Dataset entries
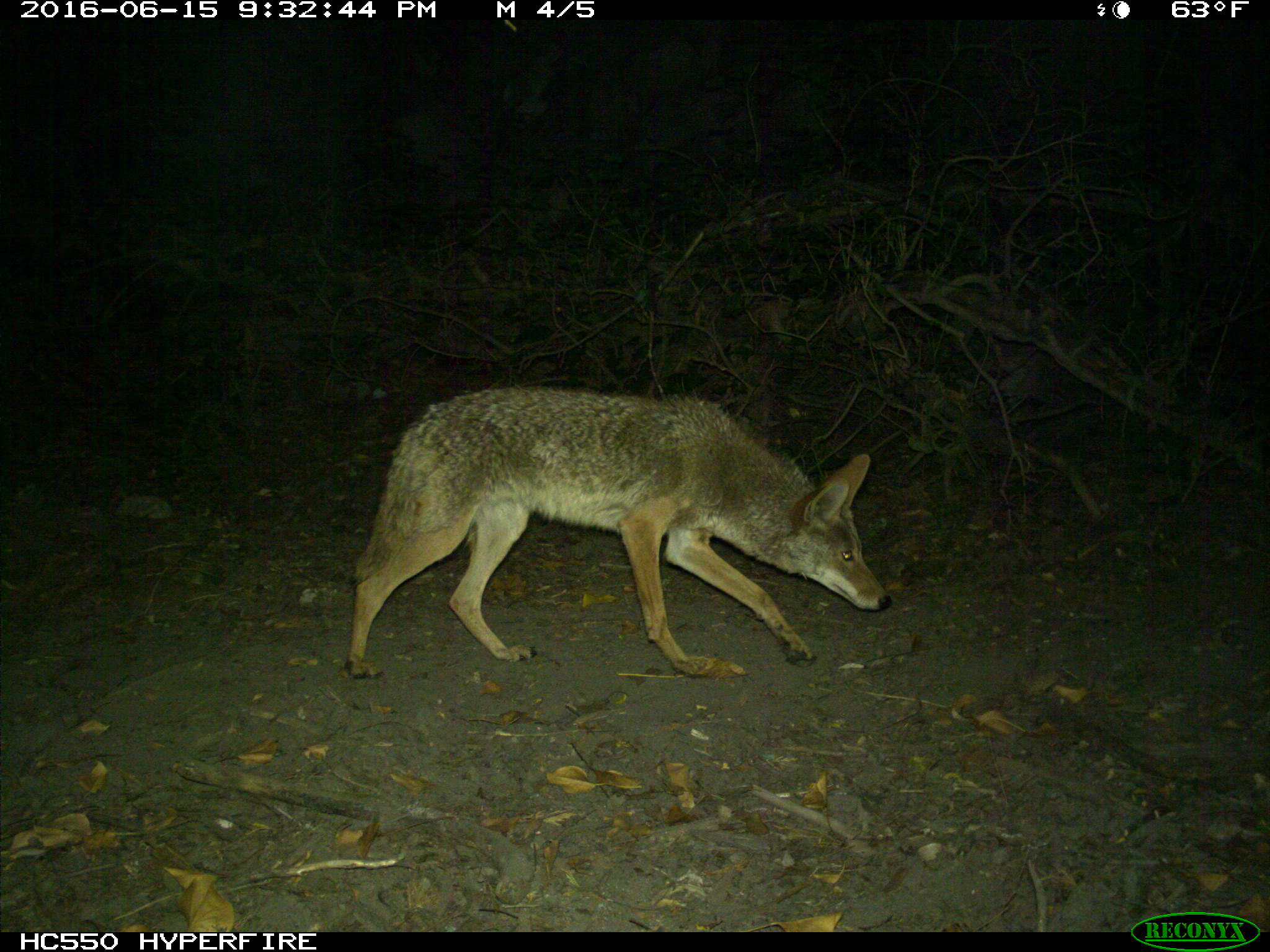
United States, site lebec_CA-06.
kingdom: Animalia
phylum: Chordata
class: Mammalia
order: Carnivora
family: Canidae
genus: Canis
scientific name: Canis latrans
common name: coyote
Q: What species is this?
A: Canis latrans (coyote).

> _What this task involves_: What the answer must hold: all the data above, given again exactly, without pictures.

> _Task result_:
United States, site lebec_CA-06.
kingdom: Animalia
phylum: Chordata
class: Mammalia
order: Carnivora
family: Canidae
genus: Canis
scientific name: Canis latrans
common name: coyote
Q: What species is this?
A: Canis latrans (coyote).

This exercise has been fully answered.